第35章 クリスマスとポリジュース薬
「着たよ、ハーマイオニー…」
ミラはベットの後ろから姿を表すと、ハーマイオニーは自分よりも嬉しそうな顔をしていた。
「やっぱりよく似合ってるわ。私、一度でいいからあなたのワンピース姿見てみたかったの」
「このストッキング、なんか落ち着かない…やっぱりズボンに着替え----」
「ダメよ、おばさんが悲しむわ。せっかくあなたのために編んでくれたのよ」
「そうだけど…」
モリーの想いも分かってはいるが、初めて着たワンピースにミラはまだ馴染めないでいた。それに、アーサーの車は暴れ柳に衝突して以来、行方がわからなかった。自責の念が深々とミラに突き刺さり、ミラは駄々をこねるのをやめた。
「分かった----じゃあ、ハーマイオニー、これお願いしてもいいかな?」
ミラは少し照れくさそうに、手に持っていたエメラルド色の綺麗なバレッタをハーマイオニーに差し出した。
それは、去年のクリスマスにハーマイオニーがミラにプレゼントしたものだった。あいにく、その後髪の毛が短くなり、活躍する日がなかったのだが、髪もようやく肩を超えて結べるようになったのだ。

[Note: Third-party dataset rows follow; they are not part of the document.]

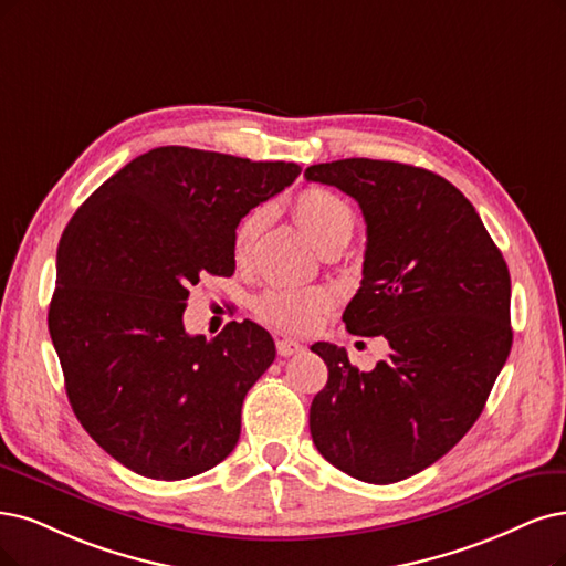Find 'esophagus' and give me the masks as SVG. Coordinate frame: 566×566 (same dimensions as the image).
<instances>
[{
  "label": "esophagus",
  "instance_id": "obj_1",
  "mask_svg": "<svg viewBox=\"0 0 566 566\" xmlns=\"http://www.w3.org/2000/svg\"><path fill=\"white\" fill-rule=\"evenodd\" d=\"M303 352V345L291 338H277V354L280 357H294V354Z\"/></svg>",
  "mask_w": 566,
  "mask_h": 566
}]
</instances>
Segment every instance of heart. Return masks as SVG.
Instances as JSON below:
<instances>
[{"mask_svg": "<svg viewBox=\"0 0 566 566\" xmlns=\"http://www.w3.org/2000/svg\"><path fill=\"white\" fill-rule=\"evenodd\" d=\"M294 214L307 238L322 251L347 242L354 228V217L349 205L322 186H310L294 198ZM270 219V207L259 205L242 217L233 235V256L238 263H247L251 251L256 247L261 230ZM256 315L270 326L305 333L312 331L331 307V294L319 286L310 289H291V286H272L256 298Z\"/></svg>", "mask_w": 566, "mask_h": 566, "instance_id": "b5f03b06", "label": "heart"}]
</instances>
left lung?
I'll return each instance as SVG.
<instances>
[{"label": "left lung", "instance_id": "8db88e82", "mask_svg": "<svg viewBox=\"0 0 566 566\" xmlns=\"http://www.w3.org/2000/svg\"><path fill=\"white\" fill-rule=\"evenodd\" d=\"M366 219L364 280L345 307L354 336H382L373 370L315 343L328 368L310 433L326 462L373 485L399 483L450 452L485 408L513 345L511 275L475 207L448 179L394 160L310 165Z\"/></svg>", "mask_w": 566, "mask_h": 566}]
</instances>
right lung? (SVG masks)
Wrapping results in <instances>:
<instances>
[{
    "mask_svg": "<svg viewBox=\"0 0 566 566\" xmlns=\"http://www.w3.org/2000/svg\"><path fill=\"white\" fill-rule=\"evenodd\" d=\"M301 175L158 146L104 181L57 244L49 331L72 410L116 462L154 480L198 475L233 452L247 391L275 361L254 322L188 336V286L235 272L240 219Z\"/></svg>",
    "mask_w": 566,
    "mask_h": 566,
    "instance_id": "add662e5",
    "label": "right lung"
}]
</instances>
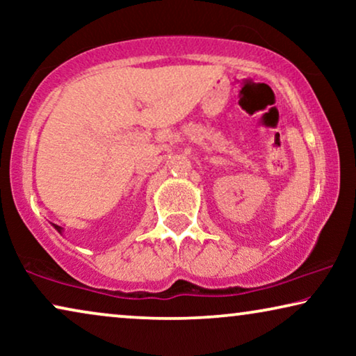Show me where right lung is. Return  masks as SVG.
I'll use <instances>...</instances> for the list:
<instances>
[{
	"label": "right lung",
	"mask_w": 356,
	"mask_h": 356,
	"mask_svg": "<svg viewBox=\"0 0 356 356\" xmlns=\"http://www.w3.org/2000/svg\"><path fill=\"white\" fill-rule=\"evenodd\" d=\"M55 228H56V230H58V232H61V227H58V225H55Z\"/></svg>",
	"instance_id": "right-lung-1"
}]
</instances>
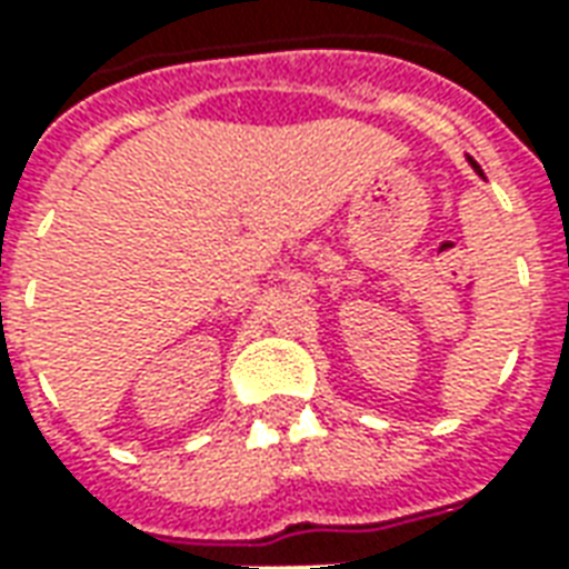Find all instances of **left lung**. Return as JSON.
<instances>
[{
    "mask_svg": "<svg viewBox=\"0 0 569 569\" xmlns=\"http://www.w3.org/2000/svg\"><path fill=\"white\" fill-rule=\"evenodd\" d=\"M469 163H472V170H476V173H478V176H485V173H481V167H478V163H476V161H472V158H469Z\"/></svg>",
    "mask_w": 569,
    "mask_h": 569,
    "instance_id": "1",
    "label": "left lung"
}]
</instances>
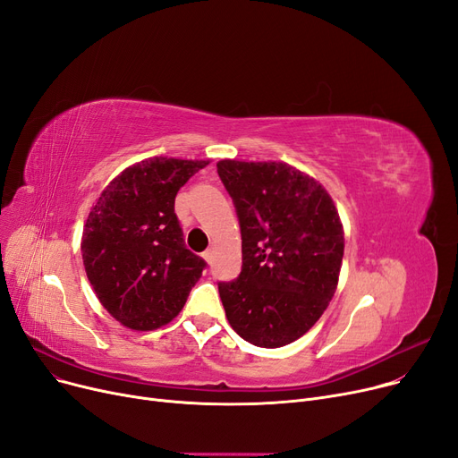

ハリーとロンは、部屋から降りてきたミラを見て、ポカンと口を開けたまま固まった。着替えている間に、談話室にはフレッドとジョージ、ジニーも揃っていた。
「さすが母さん、見たら喜ぶぞ」
「お礼の手紙、嬉しそうに飾ってたぜ。夏休みの間、どれを作ろうか本を漁ってたもんな」
フレッドとジョージが言うと、ミラは着て良かったと思った。去年のセーターもまだ着れるが、すでに毛玉があちこちにでき始めていた。ジニーも嬉しそうにミラを見ており、ミラもにっこり笑ってみせた。
「髪はハーマイオニーがしてくれたの?」
「うん、どう使っていいか分からなくて」
ミラの後ろの髪は、上の方で二本の束がクルクルと捻じられ、その真ん中でバレッタが二本の束を挟んでいる髪型だった。ワンピースの色のせいもあってか、エメラルド色のバレッタは小さくも存在がはっきりして見えた。